60 yaşındaki insanların neden 40 yaşında gibi, bazı 40 yaşındakilerin ise neden 60 yaşında gibi göründüğünü ve hissettiğini hiç merak ettiniz mi? 2009 Nobel Tıp Ödülü sahibi Dr. Elizabeth Blackburn ve Dr. Elissa Epel’in araştırması, telomer uzunluğu ve sağlığının uzun süredir varsayılan bir hipotez olan zihin-beden ilişkisinin biyolojik temelini oluşturduğunu gösteriyor. Onlar ve diğer bilim insanları günlük alışkanlıklarımızda yapabileceğimiz değişikliklerin telomerlerimizi koruyabileceğini ve sağlıklı yaşam sürelerimizi (sağlıklı, aktif ve hastalıksız kaldığımız yılların sayısını) artırabileceğini ortaya koydu. Telomer Etkisi, Blackburn ve Epel’in bulguları ve dünyanın dört bir yanındaki meslektaşlarının araştırmaları ile birlikte, uyku kalitesinin, egzersizin, çeşitli diyetlerin ve hatta bazı kimyasalların telomerleri derinden etkilediğini ve kronik stres, olumsuz düşünceler, gergin ilişkiler ve hatta kötü mahallelerin telomerleri yavaş yavaş tüketebileceğini gösteriyor. Yazarlar, bu bilimsel bilgilerden yola çıkarak besin listeleri paylaşıyor, telomerlerimiz için sağlıklı olan egzersiz miktarı ve türlerine dair tavsiyelerde bulunuyor, kendinizi stresten korumak için kullanabileceğiniz zihin oyunlarının yanı sıra gebelikten ergenliğe kadar çocuklarınızı kısa telomerler geliştirmeye karşı nasıl koruyacağınız hakkında öneriler sunuyorlar.

Read More

İlişki Denklemi – Aileler ve Çiftler

Karmaşıklaşan ve sorunları artan dünyada “kendi olabilmek” ve “kendi kalabilmek” günümüz insanının zorlu sınavlarından birisi. Yaşam yolculuğunda büyümek ve bütünleşmek niyetiyle yapılan evlilikler, aile veya ikili ilişkiler kendiliğinden olan ve yürüyen bir kurum değil. Dikkat, özen ve doğru davranışı bilmeyi gerektiriyor.
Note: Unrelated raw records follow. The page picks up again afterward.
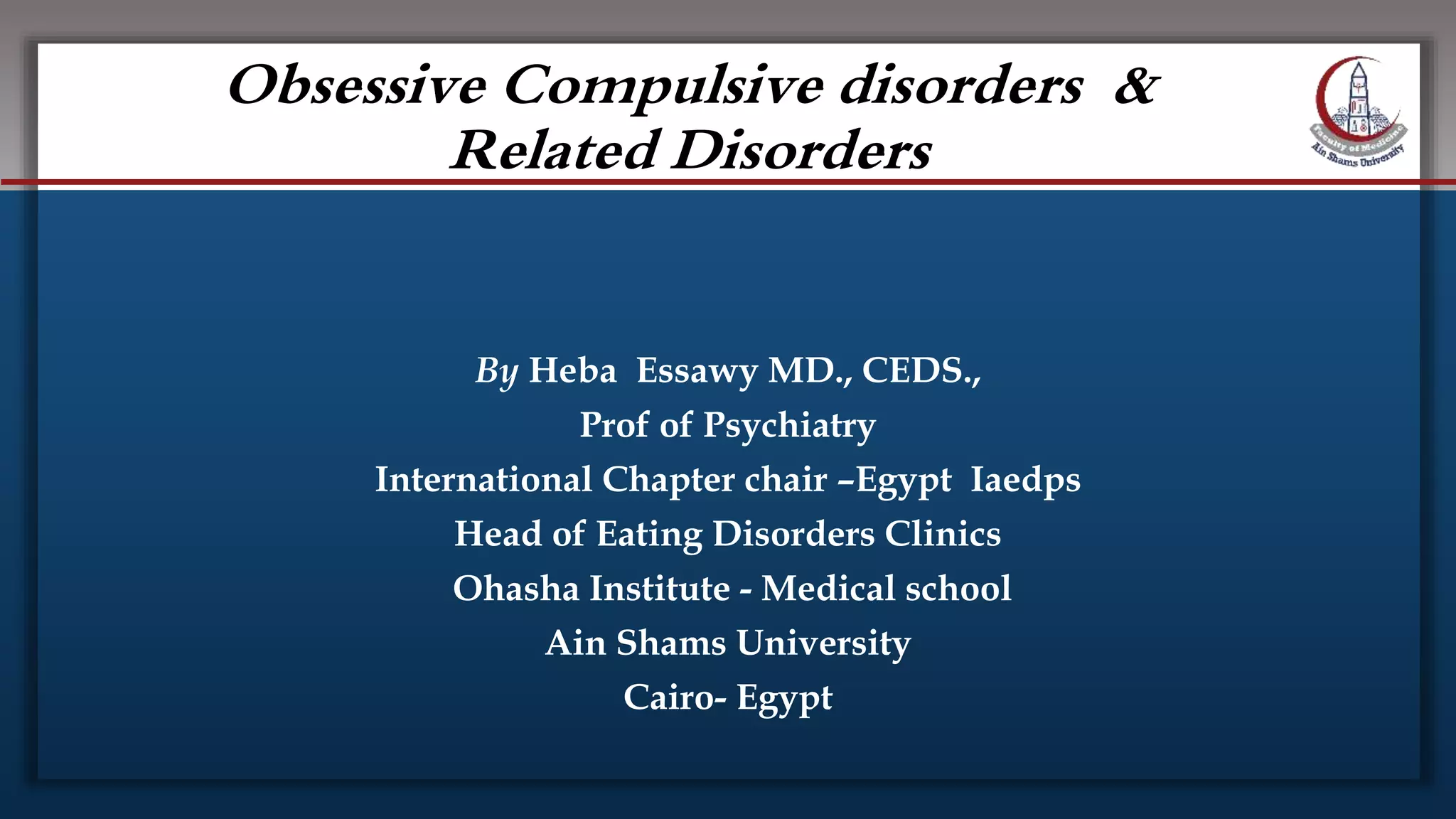 Obsessive Compulsive disorders & Related Disorders

Faculty of Medicine
Ain Shams University

By Heba Essawy MD., CEDS.,
Prof of Psychiatry
International Chapter chair –Egypt Iaedps
Head of Eating Disorders Clinics
Ohasha Institute - Medical school
Ain Shams University
Cairo- Egypt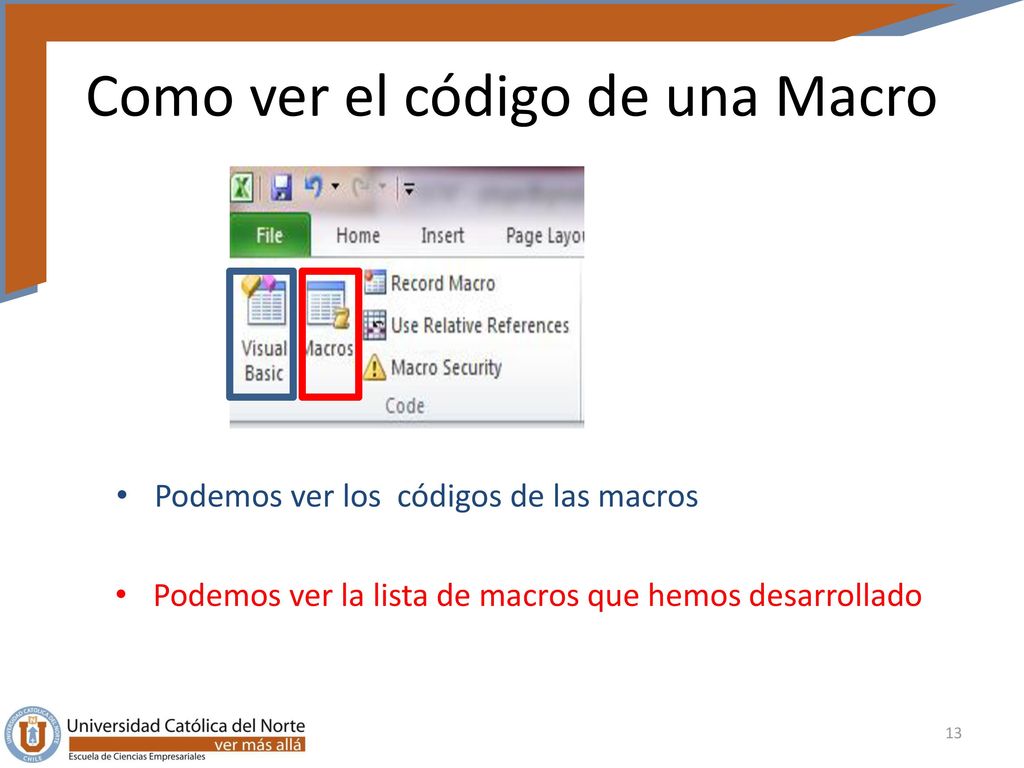 Como ver el código de una Macro

File Home Insert Page Layou

Visual Basic Macros Record Macro Use Relative References Macro Security Code

• Podemos ver los códigos de las macros

• Podemos ver la lista de macros que hemos desarrollado

Universidad Católica del Norte
ver más allá
Escuela de Ciencias Empresariales

13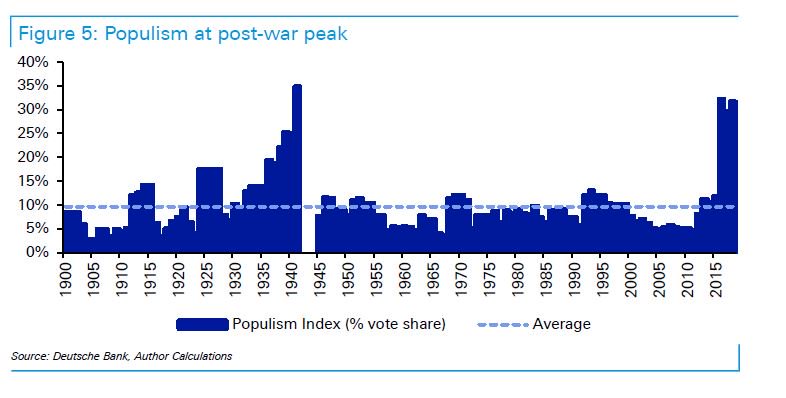 Figure 5: Populism at post-war peak

40%
35%
30%
25%
20%
15%
10%
5%
0%

1900 1905 1910 1915 1920 1925 1930 1935 1940 1945 1950 1955 1960 1965 1970 1975 1980 1985 1990 1995 2000 2005 2010 2015

Populism Index (% vote share) Average

Source: Deutsche Bank, Author Calculations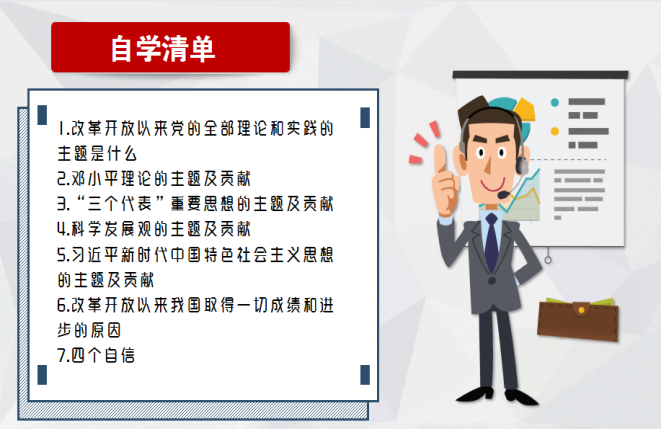 自学清单

1.改革开放以来党的全部理论和实践的主题是什么
2.邓小平理论的主题及贡献
3.“三个代表”重要思想的主题及贡献
4.科学发展观的主题及贡献
5.习近平新时代中国特色社会主义思想的主题及贡献
6.改革开放以来我国取得一切成绩和进步的原因
7.四个自信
Sayın Dokur ve Sayın Profeta bu eser kapsamında iyi bir bilimsel temele dayalı olarak aile ve çift ilişkisi kavramını ve dinamiklerini bizlere açıklıyorlar. Psikolog, psikiyatrist, psikolojik danışman ve kendisini ve karşı cinsle ilişkisini geliştirme arzusunda olan tüm bireylerin, bu deneyimle beslenmiş bilgilerin büyük yararını görecekleri inancındayız.

Read More

Modern Art

Modern Sanat, Çağdaş Sanat, 20. Yüzyıl Sanatı alanlarında bir dönemlik/çeyreklik, birinci sınıf/ortaokul düzeyindeki dersler için. Zengin resimli ve net bir şekilde odaklanmış bu metin, Post-Empresyonizm’den 1990’lardaki en son gelişmelere kadar modern Avrupa/Amerikan resim, heykel, mimari ve kavramsal sanatının doğuşunu, gelişimini ve doruğunu araştırıyor. Kronolojik bir çizgide düzenlenen bu kitap, Cezanne, Seurat, Gauguin ve Van Gogh’tan Minimalizm ve genel tepki olarak bilinen genel tepkiye kadar fikirleri, formları, olayları, sanatçıları ve eserleri (her bölüm bir stile, harekete veya on yıla ayrılmış olarak) araştırıyor. Post-Modernizm. Sanata genel ilgisi olan öğrenciler için ideal olan bu program, anketlere dayalı tipik ansiklopedik yaklaşımdan kaçınarak, seçilmiş ancak oldukça temsili eserlerin daha derinlemesine ve genişletilmiş bir eleştirel söylem yelpazesinden incelenmesini sağlar.